Saint Augustine of Hippo (354–430), a great father of the church, provided an answer that is still fundamental to Christian theology but which Hick rejects. Saint Augustine’s theodicy is that God created humans in a state of innocence and endowed them with free will and that therefore, he cannot be held accountable for the evil that humans commit. Human misuse of free will brought about the Fall in the Garden of Eden, when Adam and Eve disobeyed God and ate fruit from the Tree of Knowledge of Good and Evil. The first humans set off on a course towards evil because of their misuse of free will, and their descendants followed. Jesus Christ, however, offered redemption to all of humanity.
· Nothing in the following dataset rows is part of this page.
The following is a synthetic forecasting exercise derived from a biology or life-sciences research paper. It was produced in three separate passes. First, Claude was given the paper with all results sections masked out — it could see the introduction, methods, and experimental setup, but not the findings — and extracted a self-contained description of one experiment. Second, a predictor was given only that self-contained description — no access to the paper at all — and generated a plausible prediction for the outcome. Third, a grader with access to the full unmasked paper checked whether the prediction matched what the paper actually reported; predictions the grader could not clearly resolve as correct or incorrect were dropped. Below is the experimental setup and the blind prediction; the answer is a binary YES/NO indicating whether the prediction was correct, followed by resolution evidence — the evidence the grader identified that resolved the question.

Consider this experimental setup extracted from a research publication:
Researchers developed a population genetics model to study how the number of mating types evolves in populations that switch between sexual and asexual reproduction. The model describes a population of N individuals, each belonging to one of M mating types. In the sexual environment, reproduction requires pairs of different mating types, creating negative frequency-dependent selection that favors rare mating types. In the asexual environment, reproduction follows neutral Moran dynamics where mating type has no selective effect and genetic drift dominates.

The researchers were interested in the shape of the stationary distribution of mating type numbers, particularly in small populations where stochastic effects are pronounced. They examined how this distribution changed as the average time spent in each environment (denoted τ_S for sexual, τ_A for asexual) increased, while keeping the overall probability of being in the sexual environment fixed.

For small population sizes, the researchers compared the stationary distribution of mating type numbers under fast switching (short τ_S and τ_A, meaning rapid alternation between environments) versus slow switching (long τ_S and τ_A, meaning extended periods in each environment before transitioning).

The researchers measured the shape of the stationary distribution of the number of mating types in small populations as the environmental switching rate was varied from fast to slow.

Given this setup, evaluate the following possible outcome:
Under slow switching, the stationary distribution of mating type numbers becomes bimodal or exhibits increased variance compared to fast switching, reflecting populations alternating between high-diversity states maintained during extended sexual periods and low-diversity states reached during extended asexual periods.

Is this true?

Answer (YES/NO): YES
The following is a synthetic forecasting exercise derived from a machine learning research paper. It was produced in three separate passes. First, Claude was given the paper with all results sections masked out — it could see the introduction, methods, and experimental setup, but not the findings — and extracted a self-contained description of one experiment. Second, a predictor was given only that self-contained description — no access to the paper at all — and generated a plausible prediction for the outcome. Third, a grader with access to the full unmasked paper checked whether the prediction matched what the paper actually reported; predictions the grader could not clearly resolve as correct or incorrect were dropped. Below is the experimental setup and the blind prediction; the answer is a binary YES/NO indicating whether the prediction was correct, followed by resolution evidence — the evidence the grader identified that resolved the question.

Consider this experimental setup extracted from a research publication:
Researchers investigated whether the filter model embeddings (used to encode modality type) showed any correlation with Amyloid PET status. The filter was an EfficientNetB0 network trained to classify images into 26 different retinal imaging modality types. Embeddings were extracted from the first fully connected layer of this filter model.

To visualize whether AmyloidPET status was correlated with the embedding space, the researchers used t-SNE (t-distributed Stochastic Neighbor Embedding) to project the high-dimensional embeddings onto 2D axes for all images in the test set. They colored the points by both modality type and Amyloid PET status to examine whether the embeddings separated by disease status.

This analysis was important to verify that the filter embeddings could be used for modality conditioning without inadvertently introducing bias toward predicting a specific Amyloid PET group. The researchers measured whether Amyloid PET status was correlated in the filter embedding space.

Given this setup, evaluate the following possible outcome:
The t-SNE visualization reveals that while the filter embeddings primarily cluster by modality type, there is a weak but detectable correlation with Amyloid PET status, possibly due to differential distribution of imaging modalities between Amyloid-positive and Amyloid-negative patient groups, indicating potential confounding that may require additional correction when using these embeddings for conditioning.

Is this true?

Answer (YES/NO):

Saint Augustine’s view on the matter is a basic tenet of Christianity. Hick, however, rejects the Augustinian theodicy in favor of an explanation by Eastern Christian theologian, Irenaeus (ca. 130–202).
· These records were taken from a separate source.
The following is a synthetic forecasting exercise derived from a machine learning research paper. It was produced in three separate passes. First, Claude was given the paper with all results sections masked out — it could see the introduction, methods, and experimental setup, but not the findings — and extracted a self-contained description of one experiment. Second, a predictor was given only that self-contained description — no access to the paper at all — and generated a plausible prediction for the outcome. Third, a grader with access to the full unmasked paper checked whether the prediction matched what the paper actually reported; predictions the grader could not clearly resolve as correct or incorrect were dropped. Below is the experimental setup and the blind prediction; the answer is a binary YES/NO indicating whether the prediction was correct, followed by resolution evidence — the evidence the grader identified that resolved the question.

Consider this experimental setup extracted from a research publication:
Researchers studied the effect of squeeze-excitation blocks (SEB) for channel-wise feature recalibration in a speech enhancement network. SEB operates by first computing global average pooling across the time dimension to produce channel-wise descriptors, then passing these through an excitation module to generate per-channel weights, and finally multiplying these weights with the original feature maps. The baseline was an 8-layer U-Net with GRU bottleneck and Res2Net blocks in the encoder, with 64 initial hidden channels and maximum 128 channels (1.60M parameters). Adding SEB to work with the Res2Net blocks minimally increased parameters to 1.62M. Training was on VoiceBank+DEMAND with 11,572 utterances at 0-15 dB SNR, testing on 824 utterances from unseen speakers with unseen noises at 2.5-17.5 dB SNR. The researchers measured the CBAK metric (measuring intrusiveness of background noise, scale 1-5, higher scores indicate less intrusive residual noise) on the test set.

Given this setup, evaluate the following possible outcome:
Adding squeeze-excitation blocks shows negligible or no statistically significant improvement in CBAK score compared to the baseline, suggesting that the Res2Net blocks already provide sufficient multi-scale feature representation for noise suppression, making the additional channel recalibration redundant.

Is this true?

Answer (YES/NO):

We are to grow gradually, in this life and beyond it, towards our perfection which lies in the future and not in the past.

This is Hick’s summation of a theodicy that makes more sense to him, that of Iranaeus. The theodicy of this Christian thinker and Greek father of the church saw humans as being on a collective path toward spiritual perfection. Hick writes, “Instead of seeing humanity as having been created in innocent perfection and then falling, it sees us as having been created—as we now know through the long process of evolution—as immature beings capable of growing through the experience of life in a challenging world.” Evil, therefore, exists in order to provide the challenges needed for spiritual growth.

For the problem of evil does not attach itself as a threat to any and every concept of a deity. It arises only for a religion which insists that the object of its worship is at once perfectly good and unlimitedly powerful.

According to Hick, religions that do not believe that their deity or deities are completely good or almighty, no justification of evil is required. The perfect goodness and the almighty nature of God are tenets in Christian theology and are drawn from Judaism. The existence of evil becomes a conundrum because of these tenets. Why would an all-good and all-powerful God allow evil to exist? However, not all religions see their God (or gods) as either all-good or all-powerful. For example, in the religion of the ancient Greeks and Romans (who borrowed from the Greeks), the gods and goddesses could and would commit selfish and destructive acts. Hinduism recognizes a divine duality in the regenerative and destructive powers of a God revealed to humankind in many forms and incarnations. These are just two examples out of many more.